__Supplied passage__.
##############################

Use the world model to synthesize actions that either (a) change the world, or (b) collapse uncertainty cheaply.
Check claims against traces; detect drift; keep outputs auditable and corrigible.
Here is the part that carries the weight. Humans do not merely adapt their internal model to the world; they repeatedly try to reshape the world to match internal models. The hunter does it. Every founder does it. That one capability is what produces disproportionate impact, and also disproportionate failure.
The primary object is a local theory-state: what the system currently believes is going on, what it is holding fixed, what it can express, and what it has actually observed. Internally we represent a theory-state in a compact, typed format (URS), and we track not just "uncertainty," but structured ignorance. In plain words: a running picture of what the system currently believes, what it is holding fixed for now, and what it has actually seen with its own eyes versus what it has only assumed.
"Knowledge is what remains after inquiry. Ignorance is not a residual error term; it is the generative substrate. If you can represent the geometry of ignorance, you can engineer inquiry."

##############################

__Rows__.
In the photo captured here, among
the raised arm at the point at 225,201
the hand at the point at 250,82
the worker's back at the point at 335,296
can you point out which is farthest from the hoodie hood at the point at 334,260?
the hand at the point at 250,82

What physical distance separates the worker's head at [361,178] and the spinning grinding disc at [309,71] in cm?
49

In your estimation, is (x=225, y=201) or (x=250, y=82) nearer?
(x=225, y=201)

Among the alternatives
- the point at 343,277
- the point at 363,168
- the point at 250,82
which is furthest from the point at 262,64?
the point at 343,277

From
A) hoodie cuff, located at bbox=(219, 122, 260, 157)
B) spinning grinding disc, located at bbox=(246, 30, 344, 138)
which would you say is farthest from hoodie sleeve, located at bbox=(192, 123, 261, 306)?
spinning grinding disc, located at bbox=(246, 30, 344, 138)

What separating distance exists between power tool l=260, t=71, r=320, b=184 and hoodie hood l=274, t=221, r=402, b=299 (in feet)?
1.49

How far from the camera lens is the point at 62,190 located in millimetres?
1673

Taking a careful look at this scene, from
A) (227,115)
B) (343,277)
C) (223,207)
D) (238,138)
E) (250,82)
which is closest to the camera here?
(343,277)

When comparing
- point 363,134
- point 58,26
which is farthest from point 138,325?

##############################

__Task to carry out__.
Answer these questions from the passage on world models above.
(a) What are the two things that synthesized actions should either do?
(b) In what format is a theory-state represented internally?
(c) According to the quoted statement, what is ignorance, if not a residual error term?

__Final answer__.
(a) They should either change the world or collapse uncertainty cheaply.
(b) It is represented in a compact, typed format (URS).
(c) Ignorance is the generative substrate.